Write the next part of the Brexit news briefing, picking up right after its final paragraph.

## BEGIN PAGE EXTRACT

With the Easter break over and Brexit back on the agenda, what are the headlines dominating the news?
UK local elections reveal significant electorate frustration with handling of Brexit
Business continues to wait for any insight into how UK will break its domestic Brexit impasse
Bank of England highlights that UK’s economic outlook is intrinsically linked to Brexit
Governor of the Bank of England Mark Carney warns that until Brexit process is concluded there is still a chance of No Deal
PwC Ireland believes that it is prudent for companies to continue to plan for a hard (no-deal) exit. It continues to be a risk despite the European Council granting the UK an extension to Article 50 until 31 October.
While it is good news that the UK did not leave the EU without a deal on 12 April, there is still no certainty as to the final shape and timing of Brexit. No deal remains a risk until withdrawal from the EU is formally agreed.
While we hope that a positive outcome can be agreed before 31 October, the political uncertainties at Westminster mean that the possibility of no deal cannot be completely removed.
If a deal cannot be agreed before 22 May, the UK must participate in the European parliamentary elections. Theresa May is not in favour of this.
Despite the Irish economy continuing to perform well, the National Competitiveness Council have warned of possible threats to the competitiveness of businesses in Ireland. Businesses need to keep a firm eye on being prepared for any outcome.
While there is breathing space with no-deal being avoided for the moment, we are entering a further prolonged period of uncertainty as to how and when the UK leaves the EU. The key thing is to use the time wisely. Businesses need to stay agile as Brexit stops being a moment in time and becomes the backdrop for strategy and investment decisions.
For some businesses, the wheels are already in motion. This extension will mean they need to decide whether to pause their Brexit preparations and keep their options open, roll back preparations, or re-evaluate their options on a more strategic basis. Many businesses now need to manage rolling, costly uncertainty as best they can, with no clarity as to when it might end. A challenge for businesses now is what to do and not to be complacent.
Many financial services firms had already pressed the button on moving part of their business to Dublin. They will likely continue to do so, but with a bit more time now given for them to complete transfers and get authorisations in place.
Another key risk factor for many Irish businesses is the value of Sterling. The Central Bank has warned that Sterling could fall close to parity with the Euro in the event of a no-deal crash out. This would cause significant competitive pressures and businesses will need to watch this space.
The UK leaving under the Withdrawal Agreement would be ideal for Irish businesses as the UK would enter the transition period. Our trading arrangements would remain as they are now until at least the end of 2020.
Companies should leverage this extension to advance their preparations. Even if you are well prepared, reassess your plans in the light of the extra time.
While Irish businesses would hope the Withdrawal Agreement to be agreed or for a softer 'Customs Union or Single Market' style Brexit, nothing is certain. The granting of more time is good news. However, the long-term future UK-EU relationship remains unclear. It will be very important for Ireland to keep in close contact with our UK and European colleagues as developments unfold.
When the EU agreed to the recent Article 50 extensions, Donald Tusk warned the UK not to waste the extra time afforded by the latest extension. Unfortunately that appears to be what is currently happening. While talks continue between the Government and Labour to find a compromise that could ensure safe passage of the Withdrawal Agreement, there is currently little evidence of a solution emerging.

## END PAGE EXTRACT
## BEGIN EXCERPTED RECORDS

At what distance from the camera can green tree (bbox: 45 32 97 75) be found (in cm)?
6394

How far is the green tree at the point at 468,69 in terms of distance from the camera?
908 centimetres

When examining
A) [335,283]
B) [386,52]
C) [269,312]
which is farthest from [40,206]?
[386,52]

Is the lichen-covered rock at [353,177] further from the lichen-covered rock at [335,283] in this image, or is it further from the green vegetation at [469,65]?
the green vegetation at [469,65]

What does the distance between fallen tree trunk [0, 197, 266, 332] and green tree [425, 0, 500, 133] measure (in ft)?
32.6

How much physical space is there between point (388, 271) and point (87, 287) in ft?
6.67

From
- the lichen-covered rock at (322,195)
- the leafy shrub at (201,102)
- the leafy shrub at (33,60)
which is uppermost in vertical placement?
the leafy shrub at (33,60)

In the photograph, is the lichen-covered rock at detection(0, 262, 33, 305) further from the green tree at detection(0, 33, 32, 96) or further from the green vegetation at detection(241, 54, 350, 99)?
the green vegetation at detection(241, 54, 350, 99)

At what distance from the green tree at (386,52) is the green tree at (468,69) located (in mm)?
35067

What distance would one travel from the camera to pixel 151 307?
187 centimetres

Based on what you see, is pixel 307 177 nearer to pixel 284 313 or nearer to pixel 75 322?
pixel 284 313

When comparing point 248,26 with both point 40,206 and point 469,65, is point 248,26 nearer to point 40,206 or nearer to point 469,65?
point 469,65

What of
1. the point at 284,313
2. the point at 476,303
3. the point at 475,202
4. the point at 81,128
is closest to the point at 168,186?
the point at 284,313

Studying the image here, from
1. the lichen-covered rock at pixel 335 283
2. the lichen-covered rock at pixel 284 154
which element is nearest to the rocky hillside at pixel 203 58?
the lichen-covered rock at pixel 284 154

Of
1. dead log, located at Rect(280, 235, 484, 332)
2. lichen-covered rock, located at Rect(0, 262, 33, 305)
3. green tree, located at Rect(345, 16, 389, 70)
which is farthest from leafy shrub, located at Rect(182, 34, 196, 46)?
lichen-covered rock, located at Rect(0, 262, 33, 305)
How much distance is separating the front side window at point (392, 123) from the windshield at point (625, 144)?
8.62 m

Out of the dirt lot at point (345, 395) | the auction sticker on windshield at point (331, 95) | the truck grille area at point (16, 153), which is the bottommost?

## END EXCERPTED RECORDS

### THE RESPONSE
Given that any Conservative or Labour agreement will involve May and Corbyn upsetting certain elements within their respective Parties, it remains to be seen whether a solution can be found, or whether it could deliver a sufficient positive net effect in terms of Parliamentary votes to carry the Withdrawal Agreement.
While this creates the potential for talks going round in circles with no solution, neither party will want to be seen as the protagonist responsible for collapsing the negotiations. The key issue for business relates to the uncertainty as to when a solution will emerge. Talks are set to continue next week. If talks collapse or Parliament rejects a joint solution, then the process will take on a sense of déjà vu as Parliament once again seeks to break the impasse via votes on alternative options.
Jeremy Corbyn this week defeated an attempt by pro-EU elements of his party to commit Labour to holding a second referendum under any circumstances. Instead, Labour will commit to support a public vote on Brexit only if it fails to secure changes to the Government’s Brexit deal or force a general election. Labour restated that securing a Customs Union with the EU will continue to be its Brexit policy.
Traditionally local elections see political parties judged on their engagement with local issues as opposed to the more mainstream national political and policy challenges. However, Thursday’s UK local elections offer the electorate a first opportunity to express their opinion on the UK’s Brexit strategy.
While Conservatives were always expected to endure a hard time at the polling booth with exasperated voters expressing their frustration with the Government’s handling of Brexit by imposing significant losses on the party, many felt that Labour stood a good chance of making strong gains. However, Labour appears to have failed to capitalise on voters punishing the Conservatives due to a view amongst the electorate that Labour has been complicit in contributing to the on-going Brexit impasse. In addition, frustration amongst both Labour leave and remain supporters over the party’s hesitation in recent months to take a strong clear Brexit position and instead focus on trying to find a middle ground that appeases everybody appears to have also hurt them too.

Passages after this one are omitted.